Взоры «последних» обратились на «старших», людей авторитетных и солидных, надеясь найти в них поддержку; нужно что-то делать, но что? И тут «один из них» по неизвестной причине удаляется. Он и не подозревал, что другие не лучше него. Воспользовавшись кажущейся рассеянностью Иисуса, он потихоньку удалился, повергнув тем самым в ужас другого. «Как, он уходит? Тогда пойду и я». И они, один за другим, уходят.
С каким нетерпением ждал Спаситель ответа! От Него не укрылось, что на этот раз Его слово возымело действие. И когда Он наконец поднялся, то увидел перед собой одну лишь «женщину, стоящую посреди». Какого страха натерпелась она! Требование явиться к фарисеям прозвучало для нее подобно внезапному смертному приговору. Понятно, почему она, увидев, как ретируются один за другим ее обвинители, испытала некое облегчение, ведь они обошлись с ней так грубо. Но страх до конца не оставил ее, ибо она не знала, что решит Иисус, ничего не сказавший пока о том, как поступит Он.

### [ЗАДАНИЕ]
Перепишите отрывок из текста о женщине и ее обвинителях от «С каким нетерпением» до «как поступит Он.» включительно, заменив «Спаситель» на «Христос». Строки для этого задания не нужны.

### [СТРОКИ ДАННЫХ]
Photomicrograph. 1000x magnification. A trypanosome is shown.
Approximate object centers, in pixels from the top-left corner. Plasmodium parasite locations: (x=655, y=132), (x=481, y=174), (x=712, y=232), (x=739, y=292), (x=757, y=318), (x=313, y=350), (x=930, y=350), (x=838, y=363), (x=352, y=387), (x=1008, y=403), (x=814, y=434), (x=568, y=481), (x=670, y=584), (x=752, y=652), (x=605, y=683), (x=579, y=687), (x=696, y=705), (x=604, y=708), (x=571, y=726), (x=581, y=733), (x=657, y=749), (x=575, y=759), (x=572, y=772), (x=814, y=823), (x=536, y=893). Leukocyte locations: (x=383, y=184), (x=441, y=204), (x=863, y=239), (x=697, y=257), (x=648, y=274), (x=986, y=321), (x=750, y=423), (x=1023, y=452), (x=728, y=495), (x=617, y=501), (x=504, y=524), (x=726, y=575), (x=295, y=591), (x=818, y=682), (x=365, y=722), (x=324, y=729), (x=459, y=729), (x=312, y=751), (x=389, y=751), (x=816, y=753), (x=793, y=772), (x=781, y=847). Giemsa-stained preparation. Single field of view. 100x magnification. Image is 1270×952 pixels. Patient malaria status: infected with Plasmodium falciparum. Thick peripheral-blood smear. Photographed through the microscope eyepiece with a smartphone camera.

--

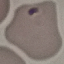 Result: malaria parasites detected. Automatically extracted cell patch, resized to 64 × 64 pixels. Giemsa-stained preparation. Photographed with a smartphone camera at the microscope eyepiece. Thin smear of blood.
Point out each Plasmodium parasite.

### [ОТВЕТ]
С каким нетерпением ждал Христос ответа! От Него не укрылось, что на этот раз Его слово возымело действие. И когда Он наконец поднялся, то увидел перед собой одну лишь «женщину, стоящую посреди». Какого страха натерпелась она! Требование явиться к фарисеям прозвучало для нее подобно внезапному смертному приговору. Понятно, почему она, увидев, как ретируются один за другим ее обвинители, испытала некое облегчение, ведь они обошлись с ней так грубо. Но страх до конца не оставил ее, ибо она не знала, что решит Иисус, ничего не сказавший пока о том, как поступит Он.